── SELECTED PASSAGE

Surging Interest From India
For American colleges, the record growth in visa issuances to Indian students goes a long way toward offsetting Chinese enrollment losses. It’s possible that the increase could have been even more robust if not for a substantial visa-application backlog in India. Current estimated wait times for student-visa appointments at American consulates in New Delhi and Mumbai are 430 days.
Several factors are likely at play in the increased demand from Indian students, said Rajika Bhandari, an expert in international-student mobility and author of America Calling: A Foreign Student in a Country of Possibility, which is about her own experience as a student from India. Such factors include a growing college-age population and too few top-quality universities to meet that demand. Online resources have given students outside India’s major cities better access to information about study abroad. And greater availability of student loans has made it possible for students from lower- and middle-income families to pay for a foreign degree.
However, one of the biggest drivers of interest among Indian students may be greater confidence that they can gain critical work experience along with their American degree. A recent survey of prospective Indian students found that career advancement and the chance to earn higher salaries were among the top three reasons for studying overseas.
Under President Trump, that pathway to work had seemed rockier. He repeatedly threatened to end a program that allows international students to temporarily stay in the United States after graduation to work, but his loss to Joseph R. Biden Jr. put the program, known as Optional Practical Training, on firmer footing. In January, President Biden announced an expansion of the program, to allow more students to work for longer times, and he has pledged to make it easier for international graduates of American colleges in science and technology fields to get green cards. Indian students now “feel more optimistic about their future prospects” in the United States, Bhandari said.
Shivam Sharma already has a job lined up, at Federal Express’s Memphis headquarters, when he graduates from nearby Christian Brothers University in December with a master’s degree in data science. Sharma, who is from Pathankot, a city in northern India, has enjoyed his American classes but said having overseas work on his résumé could give him a valuable edge among other job candidates when he returns home.
“With 1.5 billion of us in India,” he said, “the added experience helps.”

────

**PROBLEMS AND TASKS**
**A)** Name every city mentioned in the passage about surging interest from India.
**B)** Quote the passage about surging interest from India between "However, one of" and "for studying overseas.", inclusive.
None of the lines of data are needed for this work.

── RECORDED DATA

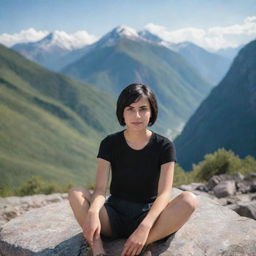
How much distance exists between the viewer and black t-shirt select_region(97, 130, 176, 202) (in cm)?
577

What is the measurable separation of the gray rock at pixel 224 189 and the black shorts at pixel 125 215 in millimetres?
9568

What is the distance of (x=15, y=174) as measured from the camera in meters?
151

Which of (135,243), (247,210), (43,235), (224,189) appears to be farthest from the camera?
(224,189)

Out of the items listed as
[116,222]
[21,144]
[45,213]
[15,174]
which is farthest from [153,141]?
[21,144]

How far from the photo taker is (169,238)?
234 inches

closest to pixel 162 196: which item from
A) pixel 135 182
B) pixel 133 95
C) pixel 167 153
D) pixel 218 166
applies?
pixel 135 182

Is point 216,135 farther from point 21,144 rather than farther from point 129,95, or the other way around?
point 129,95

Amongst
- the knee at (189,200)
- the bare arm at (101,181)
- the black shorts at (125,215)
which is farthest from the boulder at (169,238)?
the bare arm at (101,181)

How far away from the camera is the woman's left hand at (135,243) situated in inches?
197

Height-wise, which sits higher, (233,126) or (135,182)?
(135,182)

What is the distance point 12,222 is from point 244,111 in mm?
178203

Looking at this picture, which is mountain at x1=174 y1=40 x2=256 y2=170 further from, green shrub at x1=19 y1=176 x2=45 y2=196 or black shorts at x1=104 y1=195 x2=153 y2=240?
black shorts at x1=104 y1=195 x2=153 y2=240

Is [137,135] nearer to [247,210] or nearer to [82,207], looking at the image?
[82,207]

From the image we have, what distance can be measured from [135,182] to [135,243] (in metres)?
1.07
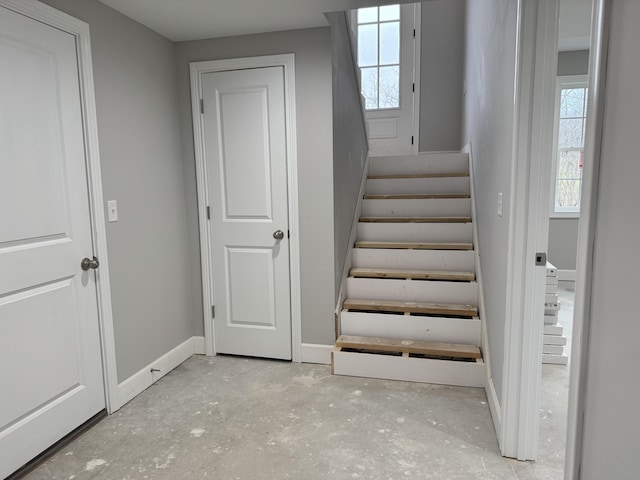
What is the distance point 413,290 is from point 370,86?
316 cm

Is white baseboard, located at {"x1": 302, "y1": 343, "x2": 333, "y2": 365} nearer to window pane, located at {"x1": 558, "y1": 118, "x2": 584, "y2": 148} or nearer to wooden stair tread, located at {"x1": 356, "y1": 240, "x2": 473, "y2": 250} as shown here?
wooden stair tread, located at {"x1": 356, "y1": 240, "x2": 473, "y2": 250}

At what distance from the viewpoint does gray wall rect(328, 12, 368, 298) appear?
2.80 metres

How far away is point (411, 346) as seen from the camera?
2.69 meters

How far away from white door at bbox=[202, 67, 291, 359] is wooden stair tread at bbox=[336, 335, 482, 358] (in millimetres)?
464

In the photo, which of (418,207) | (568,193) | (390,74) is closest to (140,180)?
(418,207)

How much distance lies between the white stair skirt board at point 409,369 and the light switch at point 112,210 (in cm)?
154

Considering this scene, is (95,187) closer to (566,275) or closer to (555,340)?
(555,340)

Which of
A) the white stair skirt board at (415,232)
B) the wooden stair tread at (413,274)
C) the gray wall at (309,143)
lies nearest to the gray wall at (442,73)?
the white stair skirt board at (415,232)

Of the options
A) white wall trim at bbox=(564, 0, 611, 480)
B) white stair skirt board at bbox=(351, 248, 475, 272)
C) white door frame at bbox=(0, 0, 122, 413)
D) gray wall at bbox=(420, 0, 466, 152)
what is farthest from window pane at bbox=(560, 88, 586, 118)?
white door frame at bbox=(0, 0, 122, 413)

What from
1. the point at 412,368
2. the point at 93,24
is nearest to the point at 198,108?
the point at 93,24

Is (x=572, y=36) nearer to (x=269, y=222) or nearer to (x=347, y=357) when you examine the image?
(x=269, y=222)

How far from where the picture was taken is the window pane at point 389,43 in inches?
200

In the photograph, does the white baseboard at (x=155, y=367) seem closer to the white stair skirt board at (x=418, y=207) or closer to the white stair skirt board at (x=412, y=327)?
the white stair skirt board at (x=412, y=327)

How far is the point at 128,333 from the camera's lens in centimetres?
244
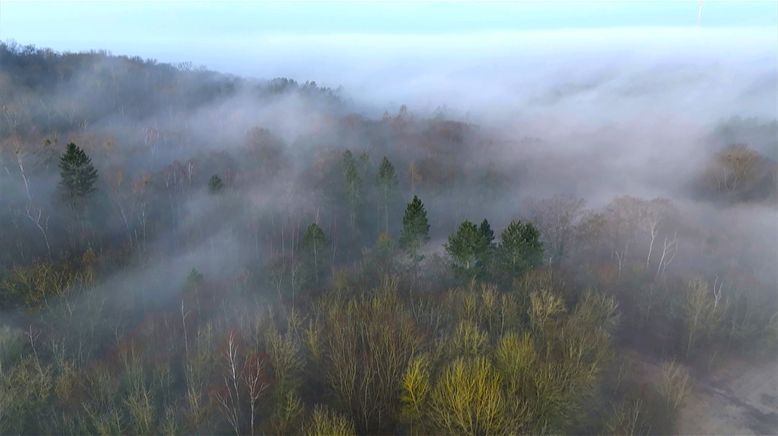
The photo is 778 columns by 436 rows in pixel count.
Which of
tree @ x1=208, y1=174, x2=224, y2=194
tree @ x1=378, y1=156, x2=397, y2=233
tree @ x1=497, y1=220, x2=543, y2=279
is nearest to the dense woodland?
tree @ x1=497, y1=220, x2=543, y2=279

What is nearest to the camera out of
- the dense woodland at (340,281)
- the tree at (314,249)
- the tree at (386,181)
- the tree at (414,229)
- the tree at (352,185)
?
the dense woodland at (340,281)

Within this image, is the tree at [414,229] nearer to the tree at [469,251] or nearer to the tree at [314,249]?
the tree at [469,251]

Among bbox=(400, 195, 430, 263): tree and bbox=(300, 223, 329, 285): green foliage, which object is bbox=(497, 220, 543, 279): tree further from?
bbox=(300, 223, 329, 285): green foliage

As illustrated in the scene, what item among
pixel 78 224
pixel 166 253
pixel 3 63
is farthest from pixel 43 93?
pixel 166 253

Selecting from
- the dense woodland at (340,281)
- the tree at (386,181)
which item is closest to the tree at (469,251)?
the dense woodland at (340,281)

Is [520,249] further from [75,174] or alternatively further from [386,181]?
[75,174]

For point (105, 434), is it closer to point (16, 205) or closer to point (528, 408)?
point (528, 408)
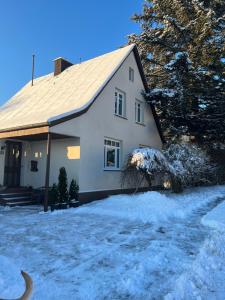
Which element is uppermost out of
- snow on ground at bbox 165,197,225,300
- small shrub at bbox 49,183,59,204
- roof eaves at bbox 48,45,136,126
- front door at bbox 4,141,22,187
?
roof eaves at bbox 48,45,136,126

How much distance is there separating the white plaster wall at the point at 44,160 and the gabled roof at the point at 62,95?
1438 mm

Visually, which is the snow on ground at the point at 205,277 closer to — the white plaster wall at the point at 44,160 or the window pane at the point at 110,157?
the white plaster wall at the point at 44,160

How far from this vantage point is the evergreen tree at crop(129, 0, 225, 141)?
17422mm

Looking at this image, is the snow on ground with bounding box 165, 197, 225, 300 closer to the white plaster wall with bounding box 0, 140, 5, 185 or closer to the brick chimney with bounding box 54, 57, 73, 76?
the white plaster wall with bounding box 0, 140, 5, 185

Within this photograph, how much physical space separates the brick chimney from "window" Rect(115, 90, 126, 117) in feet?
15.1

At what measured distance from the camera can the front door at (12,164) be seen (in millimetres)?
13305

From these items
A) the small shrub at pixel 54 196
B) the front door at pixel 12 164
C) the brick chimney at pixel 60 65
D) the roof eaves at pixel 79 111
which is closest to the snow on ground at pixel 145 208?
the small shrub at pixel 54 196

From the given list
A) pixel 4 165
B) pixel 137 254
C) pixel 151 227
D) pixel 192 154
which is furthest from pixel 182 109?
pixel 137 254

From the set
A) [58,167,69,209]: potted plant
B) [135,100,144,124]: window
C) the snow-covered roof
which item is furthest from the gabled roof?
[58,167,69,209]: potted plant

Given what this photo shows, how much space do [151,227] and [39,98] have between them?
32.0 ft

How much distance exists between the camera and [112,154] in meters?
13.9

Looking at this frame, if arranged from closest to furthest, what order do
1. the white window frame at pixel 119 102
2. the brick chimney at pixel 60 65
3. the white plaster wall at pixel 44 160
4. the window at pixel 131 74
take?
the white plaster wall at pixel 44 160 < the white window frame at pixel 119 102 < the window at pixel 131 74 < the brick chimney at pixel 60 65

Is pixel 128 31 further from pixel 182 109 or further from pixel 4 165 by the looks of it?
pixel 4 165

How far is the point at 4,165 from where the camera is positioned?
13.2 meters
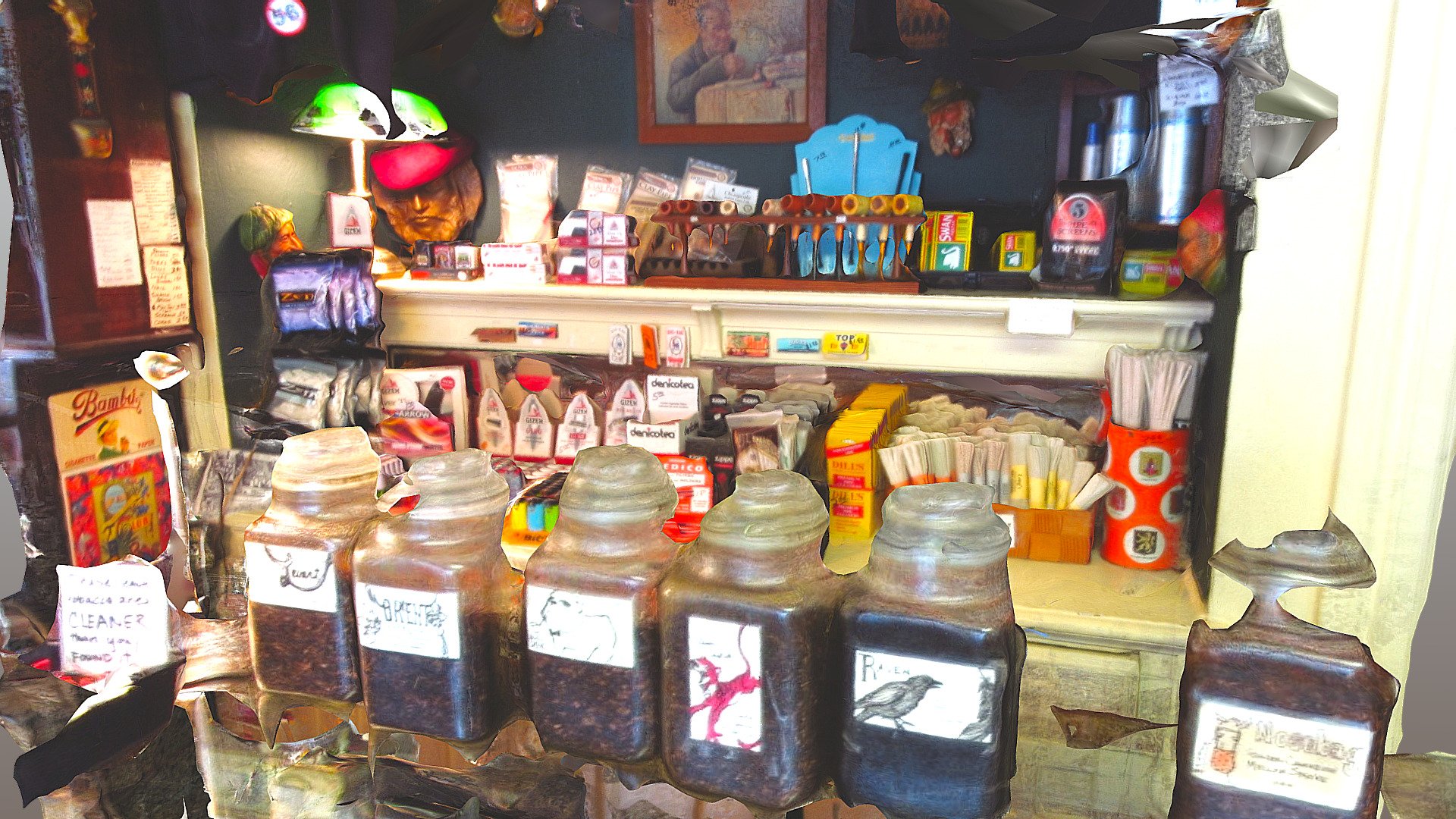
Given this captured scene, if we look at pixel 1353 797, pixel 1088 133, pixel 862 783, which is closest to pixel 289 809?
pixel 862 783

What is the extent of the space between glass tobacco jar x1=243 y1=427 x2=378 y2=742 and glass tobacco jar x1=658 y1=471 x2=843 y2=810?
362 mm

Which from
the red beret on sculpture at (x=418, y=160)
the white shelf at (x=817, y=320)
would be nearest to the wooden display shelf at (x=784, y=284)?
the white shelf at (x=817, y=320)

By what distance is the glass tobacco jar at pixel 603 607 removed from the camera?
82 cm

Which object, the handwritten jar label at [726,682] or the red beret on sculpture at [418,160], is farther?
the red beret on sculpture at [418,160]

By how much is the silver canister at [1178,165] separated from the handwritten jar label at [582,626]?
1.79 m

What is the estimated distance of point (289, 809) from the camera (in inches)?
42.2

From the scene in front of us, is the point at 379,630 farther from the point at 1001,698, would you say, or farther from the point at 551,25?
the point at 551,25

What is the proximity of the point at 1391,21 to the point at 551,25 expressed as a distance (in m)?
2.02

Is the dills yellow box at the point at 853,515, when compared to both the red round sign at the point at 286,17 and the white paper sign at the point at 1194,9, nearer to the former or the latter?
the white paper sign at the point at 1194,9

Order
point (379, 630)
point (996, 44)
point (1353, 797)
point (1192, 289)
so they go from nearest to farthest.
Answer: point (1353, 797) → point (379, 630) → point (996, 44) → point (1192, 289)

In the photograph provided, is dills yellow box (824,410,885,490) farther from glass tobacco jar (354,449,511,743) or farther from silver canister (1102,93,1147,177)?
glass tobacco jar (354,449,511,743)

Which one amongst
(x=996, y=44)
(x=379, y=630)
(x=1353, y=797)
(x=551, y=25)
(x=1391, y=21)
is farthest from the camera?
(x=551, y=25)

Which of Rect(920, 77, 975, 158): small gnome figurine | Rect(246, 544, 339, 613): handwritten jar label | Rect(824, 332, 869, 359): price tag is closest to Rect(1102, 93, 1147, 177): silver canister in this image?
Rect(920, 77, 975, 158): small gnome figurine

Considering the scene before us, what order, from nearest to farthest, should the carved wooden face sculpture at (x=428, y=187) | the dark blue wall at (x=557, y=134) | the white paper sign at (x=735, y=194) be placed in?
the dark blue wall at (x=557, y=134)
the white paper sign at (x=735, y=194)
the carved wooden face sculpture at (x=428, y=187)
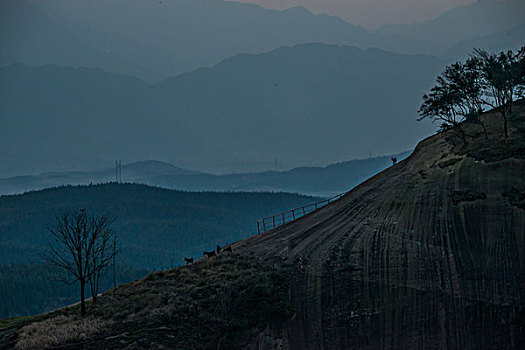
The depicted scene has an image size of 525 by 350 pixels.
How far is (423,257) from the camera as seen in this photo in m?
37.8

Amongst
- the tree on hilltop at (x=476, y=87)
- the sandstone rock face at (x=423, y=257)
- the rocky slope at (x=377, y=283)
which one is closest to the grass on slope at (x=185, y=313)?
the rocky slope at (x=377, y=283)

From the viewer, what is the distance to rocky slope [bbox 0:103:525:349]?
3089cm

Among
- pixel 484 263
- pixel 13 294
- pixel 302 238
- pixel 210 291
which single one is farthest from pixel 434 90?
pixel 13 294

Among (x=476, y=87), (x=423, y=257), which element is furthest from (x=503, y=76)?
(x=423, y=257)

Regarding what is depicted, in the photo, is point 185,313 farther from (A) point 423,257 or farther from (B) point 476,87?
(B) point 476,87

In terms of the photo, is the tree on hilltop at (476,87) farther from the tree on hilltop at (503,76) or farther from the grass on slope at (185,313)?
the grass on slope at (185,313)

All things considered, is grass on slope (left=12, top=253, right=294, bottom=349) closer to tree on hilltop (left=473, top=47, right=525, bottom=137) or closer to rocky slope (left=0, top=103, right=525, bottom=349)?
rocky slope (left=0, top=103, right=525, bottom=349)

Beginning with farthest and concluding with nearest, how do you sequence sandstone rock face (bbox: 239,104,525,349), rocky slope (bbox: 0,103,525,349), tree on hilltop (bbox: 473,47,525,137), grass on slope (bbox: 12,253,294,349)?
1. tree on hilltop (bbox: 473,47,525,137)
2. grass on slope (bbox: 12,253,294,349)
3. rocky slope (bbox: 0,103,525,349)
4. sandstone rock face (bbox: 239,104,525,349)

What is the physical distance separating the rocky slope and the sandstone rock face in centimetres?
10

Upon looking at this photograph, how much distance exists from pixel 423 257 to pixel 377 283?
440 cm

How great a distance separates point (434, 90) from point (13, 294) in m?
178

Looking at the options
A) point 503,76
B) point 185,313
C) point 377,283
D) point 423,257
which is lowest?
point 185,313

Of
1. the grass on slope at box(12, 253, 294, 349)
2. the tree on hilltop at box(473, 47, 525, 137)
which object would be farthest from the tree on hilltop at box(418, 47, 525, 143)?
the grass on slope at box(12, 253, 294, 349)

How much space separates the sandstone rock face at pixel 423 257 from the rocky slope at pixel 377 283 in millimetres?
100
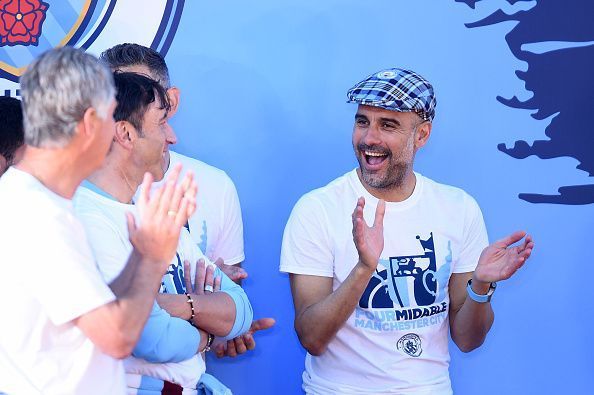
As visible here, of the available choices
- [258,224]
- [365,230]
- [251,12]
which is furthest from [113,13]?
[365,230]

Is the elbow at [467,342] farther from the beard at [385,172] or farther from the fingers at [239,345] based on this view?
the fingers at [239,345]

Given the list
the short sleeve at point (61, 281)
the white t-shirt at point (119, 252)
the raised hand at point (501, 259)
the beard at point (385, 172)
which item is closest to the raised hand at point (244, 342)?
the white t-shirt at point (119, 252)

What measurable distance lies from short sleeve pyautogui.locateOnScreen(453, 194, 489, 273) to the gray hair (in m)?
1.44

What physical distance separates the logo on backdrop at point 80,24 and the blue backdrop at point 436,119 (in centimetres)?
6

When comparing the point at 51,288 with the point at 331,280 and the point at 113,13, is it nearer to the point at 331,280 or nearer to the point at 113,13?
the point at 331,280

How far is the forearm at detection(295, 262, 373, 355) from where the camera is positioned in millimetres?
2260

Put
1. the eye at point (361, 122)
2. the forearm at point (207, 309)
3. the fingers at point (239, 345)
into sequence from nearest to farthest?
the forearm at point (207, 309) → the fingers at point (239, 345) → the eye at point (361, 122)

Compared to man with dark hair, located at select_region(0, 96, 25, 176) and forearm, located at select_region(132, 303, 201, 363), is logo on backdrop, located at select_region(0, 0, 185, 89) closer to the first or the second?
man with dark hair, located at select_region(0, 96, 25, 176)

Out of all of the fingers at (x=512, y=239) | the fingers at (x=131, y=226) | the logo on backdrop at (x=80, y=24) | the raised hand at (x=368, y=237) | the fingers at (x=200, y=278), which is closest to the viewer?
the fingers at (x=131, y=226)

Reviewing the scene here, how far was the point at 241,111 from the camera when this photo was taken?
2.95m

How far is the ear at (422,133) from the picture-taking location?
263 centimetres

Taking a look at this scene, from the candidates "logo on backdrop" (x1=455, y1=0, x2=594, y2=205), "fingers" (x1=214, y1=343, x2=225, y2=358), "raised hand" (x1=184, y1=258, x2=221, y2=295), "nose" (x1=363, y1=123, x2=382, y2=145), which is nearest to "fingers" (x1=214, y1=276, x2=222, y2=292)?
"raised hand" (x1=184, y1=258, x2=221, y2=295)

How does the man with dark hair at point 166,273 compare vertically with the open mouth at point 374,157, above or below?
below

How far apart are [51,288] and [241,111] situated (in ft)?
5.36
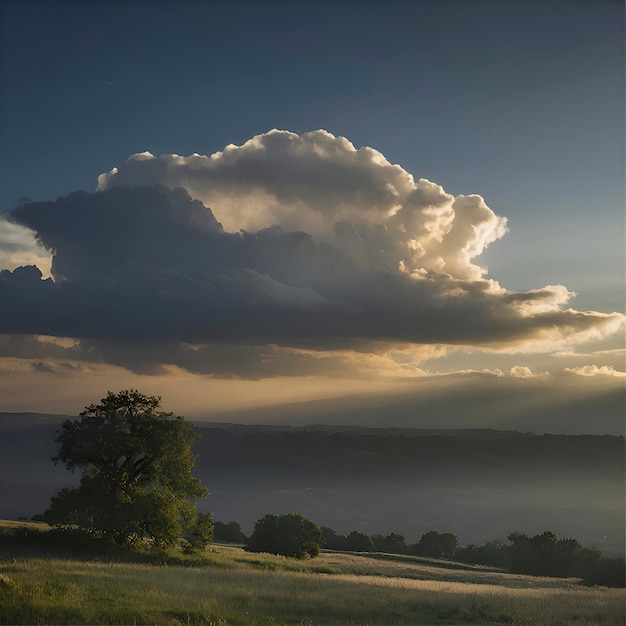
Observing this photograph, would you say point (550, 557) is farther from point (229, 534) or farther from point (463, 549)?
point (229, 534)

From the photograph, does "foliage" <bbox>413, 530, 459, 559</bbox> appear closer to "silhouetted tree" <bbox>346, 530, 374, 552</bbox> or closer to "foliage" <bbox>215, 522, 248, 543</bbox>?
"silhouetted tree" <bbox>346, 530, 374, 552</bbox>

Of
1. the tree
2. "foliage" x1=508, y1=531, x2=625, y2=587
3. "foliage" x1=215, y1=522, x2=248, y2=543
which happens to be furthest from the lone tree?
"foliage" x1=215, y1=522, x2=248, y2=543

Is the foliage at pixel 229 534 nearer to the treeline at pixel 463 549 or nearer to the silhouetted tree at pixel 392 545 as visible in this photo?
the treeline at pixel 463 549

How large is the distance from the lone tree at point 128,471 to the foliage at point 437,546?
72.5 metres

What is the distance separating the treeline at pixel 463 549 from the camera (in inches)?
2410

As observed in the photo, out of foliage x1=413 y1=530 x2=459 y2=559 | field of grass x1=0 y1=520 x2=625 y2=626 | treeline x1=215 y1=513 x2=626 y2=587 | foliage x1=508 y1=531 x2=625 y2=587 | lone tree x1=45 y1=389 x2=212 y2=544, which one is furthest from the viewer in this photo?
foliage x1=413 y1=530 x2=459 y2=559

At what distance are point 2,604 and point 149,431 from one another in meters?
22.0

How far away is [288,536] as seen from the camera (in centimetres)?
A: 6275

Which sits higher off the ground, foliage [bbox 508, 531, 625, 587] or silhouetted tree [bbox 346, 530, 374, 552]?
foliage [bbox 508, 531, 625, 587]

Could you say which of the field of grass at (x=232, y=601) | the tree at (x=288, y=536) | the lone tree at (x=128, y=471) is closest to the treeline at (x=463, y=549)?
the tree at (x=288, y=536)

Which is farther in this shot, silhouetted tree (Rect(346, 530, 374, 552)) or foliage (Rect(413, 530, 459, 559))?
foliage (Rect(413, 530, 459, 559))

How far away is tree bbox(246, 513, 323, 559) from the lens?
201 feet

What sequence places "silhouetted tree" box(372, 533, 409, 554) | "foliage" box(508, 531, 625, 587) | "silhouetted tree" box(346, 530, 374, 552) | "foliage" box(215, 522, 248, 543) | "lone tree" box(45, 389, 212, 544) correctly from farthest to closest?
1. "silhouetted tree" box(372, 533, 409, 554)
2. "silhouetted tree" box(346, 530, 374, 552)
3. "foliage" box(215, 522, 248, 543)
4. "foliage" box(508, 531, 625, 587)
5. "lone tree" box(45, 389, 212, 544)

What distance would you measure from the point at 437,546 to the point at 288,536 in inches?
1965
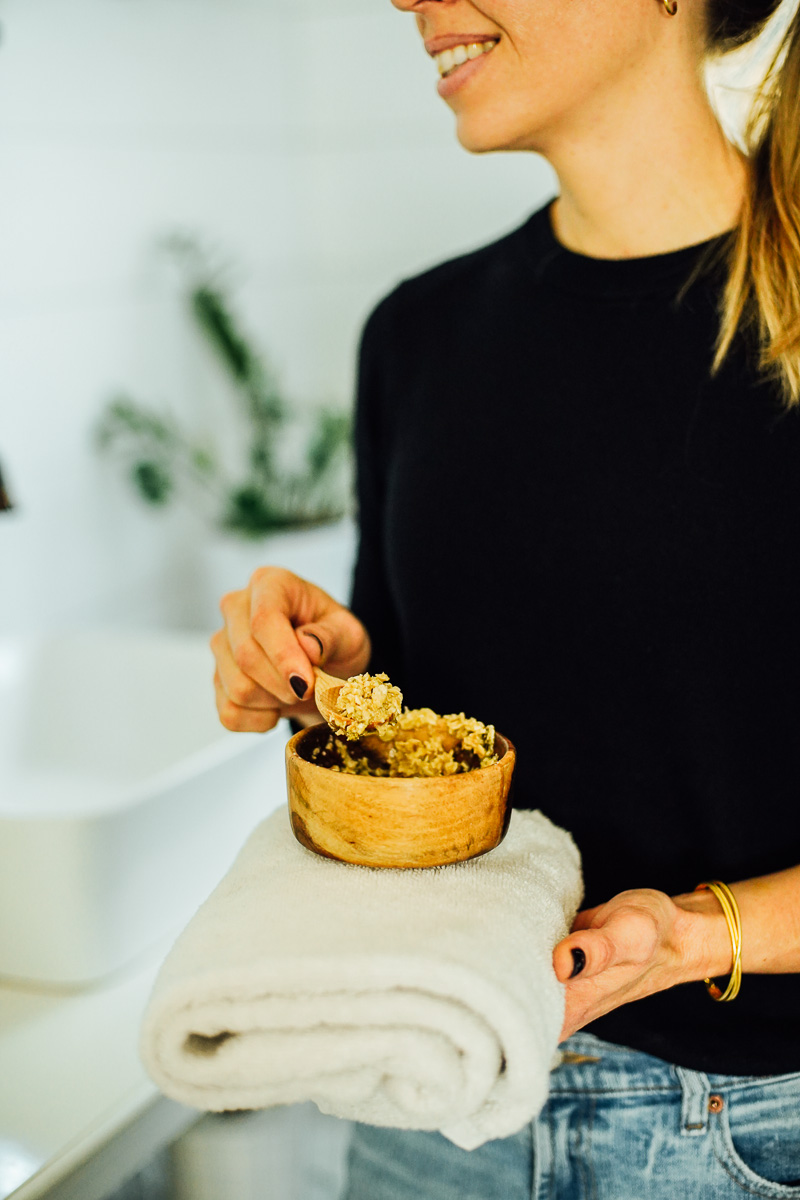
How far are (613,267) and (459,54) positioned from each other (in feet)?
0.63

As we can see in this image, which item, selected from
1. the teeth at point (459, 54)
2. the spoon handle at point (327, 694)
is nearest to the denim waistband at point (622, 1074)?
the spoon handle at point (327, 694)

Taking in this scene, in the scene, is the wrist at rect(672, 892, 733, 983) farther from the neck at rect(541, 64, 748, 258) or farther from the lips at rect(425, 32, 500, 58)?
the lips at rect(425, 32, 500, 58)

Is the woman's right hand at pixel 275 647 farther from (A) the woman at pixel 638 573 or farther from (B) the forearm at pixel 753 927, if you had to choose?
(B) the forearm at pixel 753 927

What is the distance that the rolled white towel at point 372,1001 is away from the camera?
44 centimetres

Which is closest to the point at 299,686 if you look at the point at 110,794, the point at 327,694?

────

**ANSWERS FOR EACH ITEM**
**A)** New Delhi, Mumbai, Memphis, Pathankot

**B)**
However, one of the biggest drivers of interest among Indian students may be greater confidence that they can gain critical work experience along with their American degree. A recent survey of prospective Indian students found that career advancement and the chance to earn higher salaries were among the top three reasons for studying overseas.